▸ Exercise prompt:
All of the data that follows should be output again without any alteration.
BEGIN Data
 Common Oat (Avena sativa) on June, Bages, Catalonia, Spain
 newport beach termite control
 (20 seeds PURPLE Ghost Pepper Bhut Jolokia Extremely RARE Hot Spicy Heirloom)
END Data
▸ Reply:
 Common Oat (Avena sativa) on June, Bages, Catalonia, Spain
 newport beach termite control
 (20 seeds PURPLE Ghost Pepper Bhut Jolokia Extremely RARE Hot Spicy Heirloom)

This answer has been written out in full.